No, Dr. Grim is going to sugarcoat
the poison pill death’s ramming down your throat
with a thin layer of fictitious hope:
“With chemo many like you’ve learned to cope.”
In other words, he’s going to forget
his scientific training and turn poet.
—Richard Cecil

A Poem a Day

If you’re feeling up to a challenge, start a “poem-a-day journal” and stick to it. Many poets get to the serious work of writing poems every day and wouldn’t even think of keeping a journal.
Poet David Lehman wrote a book called The Daily Mirror in which he gave himself the exercise of writing a poem a day for an entire year. Try it for a month in your journal and see what happens. Don’t worry so much about the poem being “great”; just get it written.
Here’s an entry from Lehman’s Daily Mirror.

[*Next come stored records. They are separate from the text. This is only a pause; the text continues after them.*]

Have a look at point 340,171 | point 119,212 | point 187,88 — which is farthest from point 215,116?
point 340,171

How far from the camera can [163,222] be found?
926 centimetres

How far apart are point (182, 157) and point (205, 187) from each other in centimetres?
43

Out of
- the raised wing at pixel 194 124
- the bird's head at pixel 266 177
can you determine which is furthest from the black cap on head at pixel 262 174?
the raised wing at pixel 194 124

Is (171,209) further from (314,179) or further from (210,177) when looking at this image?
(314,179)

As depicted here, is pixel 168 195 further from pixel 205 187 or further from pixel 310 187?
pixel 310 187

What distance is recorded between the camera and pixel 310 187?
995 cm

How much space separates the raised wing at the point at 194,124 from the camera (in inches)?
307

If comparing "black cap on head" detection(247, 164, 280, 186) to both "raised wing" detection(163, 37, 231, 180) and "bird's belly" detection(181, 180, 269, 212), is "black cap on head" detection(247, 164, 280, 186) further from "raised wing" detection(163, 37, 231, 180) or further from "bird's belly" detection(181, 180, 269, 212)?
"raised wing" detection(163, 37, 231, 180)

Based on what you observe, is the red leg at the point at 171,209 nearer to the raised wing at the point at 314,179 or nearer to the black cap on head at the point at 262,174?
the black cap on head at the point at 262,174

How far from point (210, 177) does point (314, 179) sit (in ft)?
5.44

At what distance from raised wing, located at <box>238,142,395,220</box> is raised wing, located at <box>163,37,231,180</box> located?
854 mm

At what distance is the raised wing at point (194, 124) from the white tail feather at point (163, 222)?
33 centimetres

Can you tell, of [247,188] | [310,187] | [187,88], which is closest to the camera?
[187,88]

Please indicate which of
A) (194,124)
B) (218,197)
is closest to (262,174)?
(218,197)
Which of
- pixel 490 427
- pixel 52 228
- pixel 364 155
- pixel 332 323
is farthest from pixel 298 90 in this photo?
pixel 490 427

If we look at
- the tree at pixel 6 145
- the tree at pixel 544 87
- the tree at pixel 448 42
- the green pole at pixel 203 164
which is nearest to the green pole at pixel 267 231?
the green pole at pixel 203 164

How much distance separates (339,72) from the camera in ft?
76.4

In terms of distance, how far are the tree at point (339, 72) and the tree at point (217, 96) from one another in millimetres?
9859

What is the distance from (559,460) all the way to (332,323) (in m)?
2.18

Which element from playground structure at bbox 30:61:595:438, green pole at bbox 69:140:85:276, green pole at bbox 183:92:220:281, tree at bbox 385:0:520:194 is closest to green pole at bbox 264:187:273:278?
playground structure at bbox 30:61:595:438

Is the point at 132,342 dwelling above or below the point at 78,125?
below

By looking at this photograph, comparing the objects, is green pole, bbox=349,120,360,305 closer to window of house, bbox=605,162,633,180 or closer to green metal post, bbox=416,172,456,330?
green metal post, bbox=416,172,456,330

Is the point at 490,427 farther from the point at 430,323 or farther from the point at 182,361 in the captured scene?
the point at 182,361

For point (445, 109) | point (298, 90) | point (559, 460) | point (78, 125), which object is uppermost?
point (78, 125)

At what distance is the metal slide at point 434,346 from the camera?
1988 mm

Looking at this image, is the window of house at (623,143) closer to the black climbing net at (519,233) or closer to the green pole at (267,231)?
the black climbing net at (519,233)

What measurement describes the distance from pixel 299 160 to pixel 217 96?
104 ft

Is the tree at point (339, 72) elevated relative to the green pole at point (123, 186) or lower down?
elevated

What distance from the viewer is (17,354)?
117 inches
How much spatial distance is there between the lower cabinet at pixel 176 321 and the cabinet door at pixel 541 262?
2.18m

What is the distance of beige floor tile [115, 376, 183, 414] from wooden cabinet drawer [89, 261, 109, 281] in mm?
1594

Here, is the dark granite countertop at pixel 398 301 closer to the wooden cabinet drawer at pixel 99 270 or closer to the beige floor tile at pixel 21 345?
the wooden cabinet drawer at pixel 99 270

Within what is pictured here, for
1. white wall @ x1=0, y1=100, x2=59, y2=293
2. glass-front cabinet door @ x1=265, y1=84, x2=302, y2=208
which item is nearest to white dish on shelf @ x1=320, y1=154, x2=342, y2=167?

It has the feeling of a pantry list, but it uses politics (note the date: Pearl Harbor Day) and the self-consciousness of writing poetry to underlie the seemingly simple list of “don’ts.” Try writing something like it yourself.
December 7
Rhyme wave with leave.
Postpone diet.
Do not do today what you can
as easily not do tomorrow.
Do not lend your car to a friend
of a friend. When you get it back,
you will need a new solenoid switch.
Mourn quietly. Drink lots of liquids.
Watch parts five and six of Dennis Potter’s
Lipstick on Your Collar.
Read up in the Suez Crisis of 1956
and what it meant for “Little England.”
Was the invasion really known
as “Operation Musketeer?”
Do not answer the phone.
Do not comply with alternate
side of the street parking regulations.
Do not remember Pearl Harbor.
Whatever you were going to do,
don’t do it. No need for a handshake.
Just wave and leave.
051
Touchstones
One learns by doing the thing; for though you think you know it, you have no certainty until you try.
—Sophocles

Exercises

Here are some fun exercises that will help you to cull poems out of your journals:
➤ Flip to five unrelated pages in your journal(s). Pull out the best lines from these five places and make a poem from them.
➤ Take the last sentences from 10 of your journal entries and begin a 10-part poem with them.
➤ Write a letter to your future self: a month from now, a year, 10 years, 20.
➤ Find five objects from nature and describe them in your journal—leave nothing out.
➤ Find a map of the world, close your eyes, and point. Write in your journal about what you think it would be like to live in the place under your finger. Then write an entry in the persona of a person who lives in that place.
The Least You Need to Know
➤ Journaling is a great way to “warm up” for writing.
➤ A poet’s journal isn’t a diary, though you can use it as one if you’d like.
➤ Try to write in your journal every day at the same time—or at least every day!
➤ Choosing two or three specific types of journals enables you to focus your writing and gives you options.
➤ Writing journal entries during “dry spells” is a great way to create material for poems you’ll write later.